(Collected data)
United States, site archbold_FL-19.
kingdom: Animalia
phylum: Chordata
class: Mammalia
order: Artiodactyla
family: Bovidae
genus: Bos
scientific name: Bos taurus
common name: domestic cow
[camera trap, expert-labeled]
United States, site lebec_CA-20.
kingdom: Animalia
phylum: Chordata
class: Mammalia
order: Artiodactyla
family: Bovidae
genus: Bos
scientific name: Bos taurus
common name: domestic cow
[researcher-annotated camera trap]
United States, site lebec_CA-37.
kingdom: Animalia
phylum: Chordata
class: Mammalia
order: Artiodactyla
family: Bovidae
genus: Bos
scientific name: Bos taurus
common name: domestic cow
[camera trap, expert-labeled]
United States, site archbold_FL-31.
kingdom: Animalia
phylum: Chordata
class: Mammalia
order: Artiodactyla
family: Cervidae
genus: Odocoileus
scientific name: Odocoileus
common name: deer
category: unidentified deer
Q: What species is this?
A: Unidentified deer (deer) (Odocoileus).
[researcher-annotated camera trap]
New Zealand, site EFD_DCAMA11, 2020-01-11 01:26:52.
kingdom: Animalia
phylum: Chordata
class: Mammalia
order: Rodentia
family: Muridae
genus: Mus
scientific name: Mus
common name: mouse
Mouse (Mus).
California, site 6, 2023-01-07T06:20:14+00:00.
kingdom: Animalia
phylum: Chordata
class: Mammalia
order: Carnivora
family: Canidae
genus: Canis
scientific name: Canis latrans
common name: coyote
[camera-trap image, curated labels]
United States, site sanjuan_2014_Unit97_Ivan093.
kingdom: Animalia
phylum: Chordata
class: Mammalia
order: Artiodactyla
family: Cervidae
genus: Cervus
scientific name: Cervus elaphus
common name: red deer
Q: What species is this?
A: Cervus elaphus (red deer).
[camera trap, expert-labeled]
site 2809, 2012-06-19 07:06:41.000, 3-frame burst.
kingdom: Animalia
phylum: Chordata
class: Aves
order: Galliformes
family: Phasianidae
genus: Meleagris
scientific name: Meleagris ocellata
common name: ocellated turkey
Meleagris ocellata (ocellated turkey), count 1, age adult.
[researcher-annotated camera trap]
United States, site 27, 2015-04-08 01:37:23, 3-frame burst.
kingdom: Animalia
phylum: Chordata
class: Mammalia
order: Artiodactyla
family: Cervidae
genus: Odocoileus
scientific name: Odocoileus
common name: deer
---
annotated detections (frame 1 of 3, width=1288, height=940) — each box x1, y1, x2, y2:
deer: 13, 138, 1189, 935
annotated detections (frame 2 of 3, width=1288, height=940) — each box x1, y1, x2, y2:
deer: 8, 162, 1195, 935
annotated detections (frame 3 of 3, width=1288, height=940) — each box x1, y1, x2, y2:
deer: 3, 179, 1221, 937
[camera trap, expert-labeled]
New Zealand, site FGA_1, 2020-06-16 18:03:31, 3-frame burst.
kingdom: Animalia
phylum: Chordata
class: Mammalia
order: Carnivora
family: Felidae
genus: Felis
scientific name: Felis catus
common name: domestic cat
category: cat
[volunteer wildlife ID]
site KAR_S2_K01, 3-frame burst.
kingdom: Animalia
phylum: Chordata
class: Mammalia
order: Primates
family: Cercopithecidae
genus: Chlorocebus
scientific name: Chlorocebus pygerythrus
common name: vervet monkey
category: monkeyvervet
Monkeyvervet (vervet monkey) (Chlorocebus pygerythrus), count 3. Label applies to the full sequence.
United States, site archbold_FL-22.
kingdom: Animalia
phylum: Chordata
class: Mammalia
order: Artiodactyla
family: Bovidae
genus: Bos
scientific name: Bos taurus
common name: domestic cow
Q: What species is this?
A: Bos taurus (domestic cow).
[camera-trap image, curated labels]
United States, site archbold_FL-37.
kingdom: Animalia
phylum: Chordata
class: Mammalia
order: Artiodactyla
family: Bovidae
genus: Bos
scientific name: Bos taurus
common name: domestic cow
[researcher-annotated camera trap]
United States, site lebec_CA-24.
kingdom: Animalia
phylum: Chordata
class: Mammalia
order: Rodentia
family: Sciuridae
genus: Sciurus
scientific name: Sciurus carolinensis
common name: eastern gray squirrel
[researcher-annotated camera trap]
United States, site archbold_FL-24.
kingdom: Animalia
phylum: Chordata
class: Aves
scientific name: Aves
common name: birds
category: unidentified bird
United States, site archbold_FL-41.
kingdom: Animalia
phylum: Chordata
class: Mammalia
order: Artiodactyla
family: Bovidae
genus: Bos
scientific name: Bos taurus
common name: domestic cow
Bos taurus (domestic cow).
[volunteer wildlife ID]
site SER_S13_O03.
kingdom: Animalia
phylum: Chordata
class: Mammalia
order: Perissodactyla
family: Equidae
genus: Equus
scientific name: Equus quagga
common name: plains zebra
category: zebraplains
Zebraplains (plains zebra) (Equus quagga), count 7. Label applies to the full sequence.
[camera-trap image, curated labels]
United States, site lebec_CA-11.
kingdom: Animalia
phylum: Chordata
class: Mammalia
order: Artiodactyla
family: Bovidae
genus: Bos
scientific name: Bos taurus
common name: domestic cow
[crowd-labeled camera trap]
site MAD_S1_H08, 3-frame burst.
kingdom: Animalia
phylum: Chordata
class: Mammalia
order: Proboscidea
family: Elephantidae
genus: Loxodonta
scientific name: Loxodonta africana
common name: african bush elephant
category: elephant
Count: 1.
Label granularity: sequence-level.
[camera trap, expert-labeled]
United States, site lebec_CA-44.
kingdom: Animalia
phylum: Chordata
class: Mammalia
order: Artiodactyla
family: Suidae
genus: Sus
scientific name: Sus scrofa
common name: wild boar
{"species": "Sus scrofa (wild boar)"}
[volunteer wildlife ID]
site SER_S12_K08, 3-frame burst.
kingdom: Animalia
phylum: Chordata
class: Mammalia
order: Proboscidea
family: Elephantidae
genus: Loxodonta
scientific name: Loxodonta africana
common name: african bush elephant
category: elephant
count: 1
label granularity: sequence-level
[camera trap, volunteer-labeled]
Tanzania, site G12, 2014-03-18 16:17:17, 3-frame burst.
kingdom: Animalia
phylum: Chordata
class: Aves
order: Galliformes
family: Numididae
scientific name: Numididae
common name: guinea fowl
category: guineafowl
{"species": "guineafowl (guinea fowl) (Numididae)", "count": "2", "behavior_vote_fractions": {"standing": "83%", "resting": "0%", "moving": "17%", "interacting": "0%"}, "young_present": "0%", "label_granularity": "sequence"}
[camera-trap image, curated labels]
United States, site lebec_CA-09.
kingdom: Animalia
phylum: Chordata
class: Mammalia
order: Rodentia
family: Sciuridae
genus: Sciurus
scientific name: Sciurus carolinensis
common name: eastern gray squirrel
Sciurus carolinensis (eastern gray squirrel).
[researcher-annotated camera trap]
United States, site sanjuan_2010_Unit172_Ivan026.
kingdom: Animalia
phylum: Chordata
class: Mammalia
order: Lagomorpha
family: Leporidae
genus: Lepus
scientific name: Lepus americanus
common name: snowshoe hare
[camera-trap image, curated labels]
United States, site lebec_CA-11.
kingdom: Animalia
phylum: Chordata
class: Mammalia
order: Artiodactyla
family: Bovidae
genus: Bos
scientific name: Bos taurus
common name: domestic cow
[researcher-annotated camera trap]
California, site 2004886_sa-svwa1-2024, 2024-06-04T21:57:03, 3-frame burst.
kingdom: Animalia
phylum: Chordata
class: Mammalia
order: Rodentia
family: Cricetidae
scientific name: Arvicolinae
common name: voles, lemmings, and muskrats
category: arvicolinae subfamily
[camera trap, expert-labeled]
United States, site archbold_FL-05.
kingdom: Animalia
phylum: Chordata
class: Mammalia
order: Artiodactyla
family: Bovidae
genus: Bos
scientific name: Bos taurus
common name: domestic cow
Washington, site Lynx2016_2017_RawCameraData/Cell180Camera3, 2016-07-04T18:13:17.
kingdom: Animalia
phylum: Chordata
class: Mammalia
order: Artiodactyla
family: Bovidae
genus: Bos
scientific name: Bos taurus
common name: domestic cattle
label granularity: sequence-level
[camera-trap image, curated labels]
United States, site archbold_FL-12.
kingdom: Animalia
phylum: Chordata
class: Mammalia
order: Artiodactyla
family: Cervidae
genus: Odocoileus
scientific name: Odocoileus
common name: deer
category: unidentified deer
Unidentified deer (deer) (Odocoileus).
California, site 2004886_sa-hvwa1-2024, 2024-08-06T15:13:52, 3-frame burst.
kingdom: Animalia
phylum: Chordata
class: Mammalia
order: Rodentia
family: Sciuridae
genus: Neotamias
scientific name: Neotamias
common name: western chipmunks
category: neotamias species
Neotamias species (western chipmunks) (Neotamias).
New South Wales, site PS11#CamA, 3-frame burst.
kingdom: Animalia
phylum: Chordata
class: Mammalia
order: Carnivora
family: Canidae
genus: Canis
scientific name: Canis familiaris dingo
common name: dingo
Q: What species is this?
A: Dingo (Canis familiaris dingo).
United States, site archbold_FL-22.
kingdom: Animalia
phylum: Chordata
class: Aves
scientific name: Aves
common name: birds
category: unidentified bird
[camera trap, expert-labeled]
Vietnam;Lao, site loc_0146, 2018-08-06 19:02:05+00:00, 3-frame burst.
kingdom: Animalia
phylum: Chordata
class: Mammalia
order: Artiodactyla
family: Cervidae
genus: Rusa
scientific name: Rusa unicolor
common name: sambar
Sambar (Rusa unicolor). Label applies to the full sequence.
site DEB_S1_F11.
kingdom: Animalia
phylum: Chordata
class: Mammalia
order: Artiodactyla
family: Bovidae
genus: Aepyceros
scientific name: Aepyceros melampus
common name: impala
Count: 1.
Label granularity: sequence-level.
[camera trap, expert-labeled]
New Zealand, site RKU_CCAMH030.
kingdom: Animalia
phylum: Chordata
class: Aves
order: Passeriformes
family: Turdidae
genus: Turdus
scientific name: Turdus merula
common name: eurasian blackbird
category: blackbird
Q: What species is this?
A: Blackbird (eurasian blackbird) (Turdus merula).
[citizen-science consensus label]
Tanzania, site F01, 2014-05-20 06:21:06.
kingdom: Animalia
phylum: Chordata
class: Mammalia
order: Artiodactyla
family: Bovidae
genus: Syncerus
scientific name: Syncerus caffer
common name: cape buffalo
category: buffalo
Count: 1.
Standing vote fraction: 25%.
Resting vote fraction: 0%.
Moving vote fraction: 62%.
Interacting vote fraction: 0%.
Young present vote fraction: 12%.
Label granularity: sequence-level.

### [Exercise]
Go through the records from the first line and copy each one exactly, ending after the line that contains "scientific name: Meleagris ocellata". Give nothing else.

### [Your response]
United States, site archbold_FL-19.
kingdom: Animalia
phylum: Chordata
class: Mammalia
order: Artiodactyla
family: Bovidae
genus: Bos
scientific name: Bos taurus
common name: domestic cow
[camera trap, expert-labeled]
United States, site lebec_CA-20.
kingdom: Animalia
phylum: Chordata
class: Mammalia
order: Artiodactyla
family: Bovidae
genus: Bos
scientific name: Bos taurus
common name: domestic cow
[researcher-annotated camera trap]
United States, site lebec_CA-37.
kingdom: Animalia
phylum: Chordata
class: Mammalia
order: Artiodactyla
family: Bovidae
genus: Bos
scientific name: Bos taurus
common name: domestic cow
[camera trap, expert-labeled]
United States, site archbold_FL-31.
kingdom: Animalia
phylum: Chordata
class: Mammalia
order: Artiodactyla
family: Cervidae
genus: Odocoileus
scientific name: Odocoileus
common name: deer
category: unidentified deer
Q: What species is this?
A: Unidentified deer (deer) (Odocoileus).
[researcher-annotated camera trap]
New Zealand, site EFD_DCAMA11, 2020-01-11 01:26:52.
kingdom: Animalia
phylum: Chordata
class: Mammalia
order: Rodentia
family: Muridae
genus: Mus
scientific name: Mus
common name: mouse
Mouse (Mus).
California, site 6, 2023-01-07T06:20:14+00:00.
kingdom: Animalia
phylum: Chordata
class: Mammalia
order: Carnivora
family: Canidae
genus: Canis
scientific name: Canis latrans
common name: coyote
[camera-trap image, curated labels]
United States, site sanjuan_2014_Unit97_Ivan093.
kingdom: Animalia
phylum: Chordata
class: Mammalia
order: Artiodactyla
family: Cervidae
genus: Cervus
scientific name: Cervus elaphus
common name: red deer
Q: What species is this?
A: Cervus elaphus (red deer).
[camera trap, expert-labeled]
site 2809, 2012-06-19 07:06:41.000, 3-frame burst.
kingdom: Animalia
phylum: Chordata
class: Aves
order: Galliformes
family: Phasianidae
genus: Meleagris
scientific name: Meleagris ocellata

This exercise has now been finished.